Mayor Michael Hancock listens during a press conference on DACA at the History Colorado Center, Feb. 27, 2018. (Kevin J. Beaty/Denverite)

Tuesday afternoon, Mayor Michael Hancock addressed the press on Deferred Action for Childhood Arrivals, the executive order (known as DACA) that is set to end in the next few weeks. With it, legal statuses for thousands of young immigrants could also come to an end.

The U.S. Senate so far has failed to pass any legislation on immigration. A permanent pathway to citizenship for people with DACA status, known as Dreamers, has been a sticking point in the debate. Nearly every version of U.S. Senate immigration deals has balanced a permanent solution for the Dreamers' status with increased border security measures, though every one has failed.

"Our Dreamers are being held hostage," Hancock told the press. "We stand with them. It's time for the United States President and the United States Congress to act."

The press conference was called by FWD.US, a DACA advocacy group that hails from the tech industry and traces their founding to an interaction between Mark Zuckerberg and a Dreamer.

Among the speakers was Shiyan Zhang, a 22-year-old senior at CU Boulder who has been living under DACA status for years. The idea that her status is being used as a bargaining chip is something she's come to know all too well.
..........
REQUIRED TASKS -
[1] In the article on the DACA press conference, which group called the event?
[2] Please carry on the article on the DACA press conference from the point where it stops.
The rows are separate material, unrelated to the article on the DACA press conference.

GIVEN INFORMATION -
..........
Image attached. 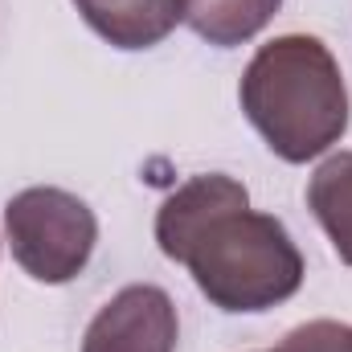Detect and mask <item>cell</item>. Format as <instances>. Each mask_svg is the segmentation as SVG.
<instances>
[{
	"label": "cell",
	"mask_w": 352,
	"mask_h": 352,
	"mask_svg": "<svg viewBox=\"0 0 352 352\" xmlns=\"http://www.w3.org/2000/svg\"><path fill=\"white\" fill-rule=\"evenodd\" d=\"M156 242L188 266L221 311H266L303 283V258L278 217L254 213L234 176H192L160 205Z\"/></svg>",
	"instance_id": "cell-1"
},
{
	"label": "cell",
	"mask_w": 352,
	"mask_h": 352,
	"mask_svg": "<svg viewBox=\"0 0 352 352\" xmlns=\"http://www.w3.org/2000/svg\"><path fill=\"white\" fill-rule=\"evenodd\" d=\"M307 205L332 238L336 254L352 266V152H340L316 168L307 184Z\"/></svg>",
	"instance_id": "cell-6"
},
{
	"label": "cell",
	"mask_w": 352,
	"mask_h": 352,
	"mask_svg": "<svg viewBox=\"0 0 352 352\" xmlns=\"http://www.w3.org/2000/svg\"><path fill=\"white\" fill-rule=\"evenodd\" d=\"M242 111L266 148L287 164L328 152L349 127V90L320 37H278L263 45L242 74Z\"/></svg>",
	"instance_id": "cell-2"
},
{
	"label": "cell",
	"mask_w": 352,
	"mask_h": 352,
	"mask_svg": "<svg viewBox=\"0 0 352 352\" xmlns=\"http://www.w3.org/2000/svg\"><path fill=\"white\" fill-rule=\"evenodd\" d=\"M283 0H184V21L209 45H242L278 12Z\"/></svg>",
	"instance_id": "cell-7"
},
{
	"label": "cell",
	"mask_w": 352,
	"mask_h": 352,
	"mask_svg": "<svg viewBox=\"0 0 352 352\" xmlns=\"http://www.w3.org/2000/svg\"><path fill=\"white\" fill-rule=\"evenodd\" d=\"M12 258L37 283H70L90 263L98 221L66 188H25L4 209Z\"/></svg>",
	"instance_id": "cell-3"
},
{
	"label": "cell",
	"mask_w": 352,
	"mask_h": 352,
	"mask_svg": "<svg viewBox=\"0 0 352 352\" xmlns=\"http://www.w3.org/2000/svg\"><path fill=\"white\" fill-rule=\"evenodd\" d=\"M82 352H176V307L160 287H123L87 328Z\"/></svg>",
	"instance_id": "cell-4"
},
{
	"label": "cell",
	"mask_w": 352,
	"mask_h": 352,
	"mask_svg": "<svg viewBox=\"0 0 352 352\" xmlns=\"http://www.w3.org/2000/svg\"><path fill=\"white\" fill-rule=\"evenodd\" d=\"M82 21L119 50H148L184 21V0H74Z\"/></svg>",
	"instance_id": "cell-5"
}]
</instances>
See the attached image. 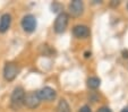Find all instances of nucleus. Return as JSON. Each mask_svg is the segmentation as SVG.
Returning a JSON list of instances; mask_svg holds the SVG:
<instances>
[{
    "label": "nucleus",
    "instance_id": "1",
    "mask_svg": "<svg viewBox=\"0 0 128 112\" xmlns=\"http://www.w3.org/2000/svg\"><path fill=\"white\" fill-rule=\"evenodd\" d=\"M24 99H25V91L23 87L18 86L12 91V98H10V107L14 110H18L22 108L24 104Z\"/></svg>",
    "mask_w": 128,
    "mask_h": 112
},
{
    "label": "nucleus",
    "instance_id": "2",
    "mask_svg": "<svg viewBox=\"0 0 128 112\" xmlns=\"http://www.w3.org/2000/svg\"><path fill=\"white\" fill-rule=\"evenodd\" d=\"M68 20H69V16L66 12H60L54 20V26H53L54 32L56 33H64L67 28Z\"/></svg>",
    "mask_w": 128,
    "mask_h": 112
},
{
    "label": "nucleus",
    "instance_id": "3",
    "mask_svg": "<svg viewBox=\"0 0 128 112\" xmlns=\"http://www.w3.org/2000/svg\"><path fill=\"white\" fill-rule=\"evenodd\" d=\"M18 71H20V69L15 62H7L4 67V77L6 81L12 82L18 75Z\"/></svg>",
    "mask_w": 128,
    "mask_h": 112
},
{
    "label": "nucleus",
    "instance_id": "4",
    "mask_svg": "<svg viewBox=\"0 0 128 112\" xmlns=\"http://www.w3.org/2000/svg\"><path fill=\"white\" fill-rule=\"evenodd\" d=\"M20 24H22V27L25 32H27V33H32V32L35 31L38 23H36L35 16L28 14V15H25L24 17H23Z\"/></svg>",
    "mask_w": 128,
    "mask_h": 112
},
{
    "label": "nucleus",
    "instance_id": "5",
    "mask_svg": "<svg viewBox=\"0 0 128 112\" xmlns=\"http://www.w3.org/2000/svg\"><path fill=\"white\" fill-rule=\"evenodd\" d=\"M36 93H38V96H39V99L41 101H52L57 96V92L53 88L49 87V86L41 88Z\"/></svg>",
    "mask_w": 128,
    "mask_h": 112
},
{
    "label": "nucleus",
    "instance_id": "6",
    "mask_svg": "<svg viewBox=\"0 0 128 112\" xmlns=\"http://www.w3.org/2000/svg\"><path fill=\"white\" fill-rule=\"evenodd\" d=\"M41 100L38 96V93L36 92H32L28 94H25V99H24V104L26 105L30 109H35L36 107H39Z\"/></svg>",
    "mask_w": 128,
    "mask_h": 112
},
{
    "label": "nucleus",
    "instance_id": "7",
    "mask_svg": "<svg viewBox=\"0 0 128 112\" xmlns=\"http://www.w3.org/2000/svg\"><path fill=\"white\" fill-rule=\"evenodd\" d=\"M84 10V3L80 0H72L69 5V12L72 14V16L78 17L83 14Z\"/></svg>",
    "mask_w": 128,
    "mask_h": 112
},
{
    "label": "nucleus",
    "instance_id": "8",
    "mask_svg": "<svg viewBox=\"0 0 128 112\" xmlns=\"http://www.w3.org/2000/svg\"><path fill=\"white\" fill-rule=\"evenodd\" d=\"M90 28L86 25H76L72 28V34L75 35L78 39H85L90 35Z\"/></svg>",
    "mask_w": 128,
    "mask_h": 112
},
{
    "label": "nucleus",
    "instance_id": "9",
    "mask_svg": "<svg viewBox=\"0 0 128 112\" xmlns=\"http://www.w3.org/2000/svg\"><path fill=\"white\" fill-rule=\"evenodd\" d=\"M12 24V16L9 14H4L0 17V33H5L9 29Z\"/></svg>",
    "mask_w": 128,
    "mask_h": 112
},
{
    "label": "nucleus",
    "instance_id": "10",
    "mask_svg": "<svg viewBox=\"0 0 128 112\" xmlns=\"http://www.w3.org/2000/svg\"><path fill=\"white\" fill-rule=\"evenodd\" d=\"M101 84V79L99 77H95V76H92V77L87 78V86L92 90H96L98 87Z\"/></svg>",
    "mask_w": 128,
    "mask_h": 112
},
{
    "label": "nucleus",
    "instance_id": "11",
    "mask_svg": "<svg viewBox=\"0 0 128 112\" xmlns=\"http://www.w3.org/2000/svg\"><path fill=\"white\" fill-rule=\"evenodd\" d=\"M57 112H72L70 111V107L68 104V102L64 99H61L58 103V107H57Z\"/></svg>",
    "mask_w": 128,
    "mask_h": 112
},
{
    "label": "nucleus",
    "instance_id": "12",
    "mask_svg": "<svg viewBox=\"0 0 128 112\" xmlns=\"http://www.w3.org/2000/svg\"><path fill=\"white\" fill-rule=\"evenodd\" d=\"M40 51H41V54H43V56H51V54L53 53V50L51 49L50 46L48 45V44H43V45H41V48H40Z\"/></svg>",
    "mask_w": 128,
    "mask_h": 112
},
{
    "label": "nucleus",
    "instance_id": "13",
    "mask_svg": "<svg viewBox=\"0 0 128 112\" xmlns=\"http://www.w3.org/2000/svg\"><path fill=\"white\" fill-rule=\"evenodd\" d=\"M98 112H112V111H111V109L108 107H101L98 110Z\"/></svg>",
    "mask_w": 128,
    "mask_h": 112
},
{
    "label": "nucleus",
    "instance_id": "14",
    "mask_svg": "<svg viewBox=\"0 0 128 112\" xmlns=\"http://www.w3.org/2000/svg\"><path fill=\"white\" fill-rule=\"evenodd\" d=\"M80 112H92V111H91L88 105H83V107L80 109Z\"/></svg>",
    "mask_w": 128,
    "mask_h": 112
},
{
    "label": "nucleus",
    "instance_id": "15",
    "mask_svg": "<svg viewBox=\"0 0 128 112\" xmlns=\"http://www.w3.org/2000/svg\"><path fill=\"white\" fill-rule=\"evenodd\" d=\"M59 8H60V6H59L58 3H52V11L57 12V11H58Z\"/></svg>",
    "mask_w": 128,
    "mask_h": 112
},
{
    "label": "nucleus",
    "instance_id": "16",
    "mask_svg": "<svg viewBox=\"0 0 128 112\" xmlns=\"http://www.w3.org/2000/svg\"><path fill=\"white\" fill-rule=\"evenodd\" d=\"M122 54H124V58H128V51H124Z\"/></svg>",
    "mask_w": 128,
    "mask_h": 112
},
{
    "label": "nucleus",
    "instance_id": "17",
    "mask_svg": "<svg viewBox=\"0 0 128 112\" xmlns=\"http://www.w3.org/2000/svg\"><path fill=\"white\" fill-rule=\"evenodd\" d=\"M91 57V52H85V58H88Z\"/></svg>",
    "mask_w": 128,
    "mask_h": 112
},
{
    "label": "nucleus",
    "instance_id": "18",
    "mask_svg": "<svg viewBox=\"0 0 128 112\" xmlns=\"http://www.w3.org/2000/svg\"><path fill=\"white\" fill-rule=\"evenodd\" d=\"M121 112H128V107L124 108V109H122V111H121Z\"/></svg>",
    "mask_w": 128,
    "mask_h": 112
},
{
    "label": "nucleus",
    "instance_id": "19",
    "mask_svg": "<svg viewBox=\"0 0 128 112\" xmlns=\"http://www.w3.org/2000/svg\"><path fill=\"white\" fill-rule=\"evenodd\" d=\"M127 8H128V3H127Z\"/></svg>",
    "mask_w": 128,
    "mask_h": 112
}]
</instances>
..........
ANSWERS TO EACH TASK -
[1] FWD.US, a DACA advocacy group that comes from the tech industry.

[2]
"I really feel it," she said. "I feel like a ping pong ball, just going back and forth."

Zhang, who was born in China and grew up in Grand Junction, said she felt motivated to speak at events like this as a way of taking some ownership of her status.

"This whole situation, I have no control over. I don’t vote, I don’t get to say anything about my own life," she said. Especially with federal bodies using her story in negotiations, she added, it's been important for her to speak up.

Shiyan Zhang speaks at the podium. (Kevin J. Beaty/Denverite)

Last month, Zhang traveled with FWD.US to Washington D.C. to speak with members congress and their staff.

"Being there was so empowering," even if the visit didn't sway anyone, she said."You’re seeing me as a human, as a person, as a woman, as a student."

But for all the empowerment, she admits she'll still have to just wait and see what happens.

Mayor Hancock, too, has little control over the situation. His administration recently hung a banner on the City and County Building reading "DENVER ♥️IMMIGRANTS."

Continuing to be vocal about the issues, he said, is really all anyone can do.

"To continue to stay on the same cadence, the same beat about the importance that DACA recipients play in the life of our cities," he said, is how advocacy at the local level could spark change in Washington.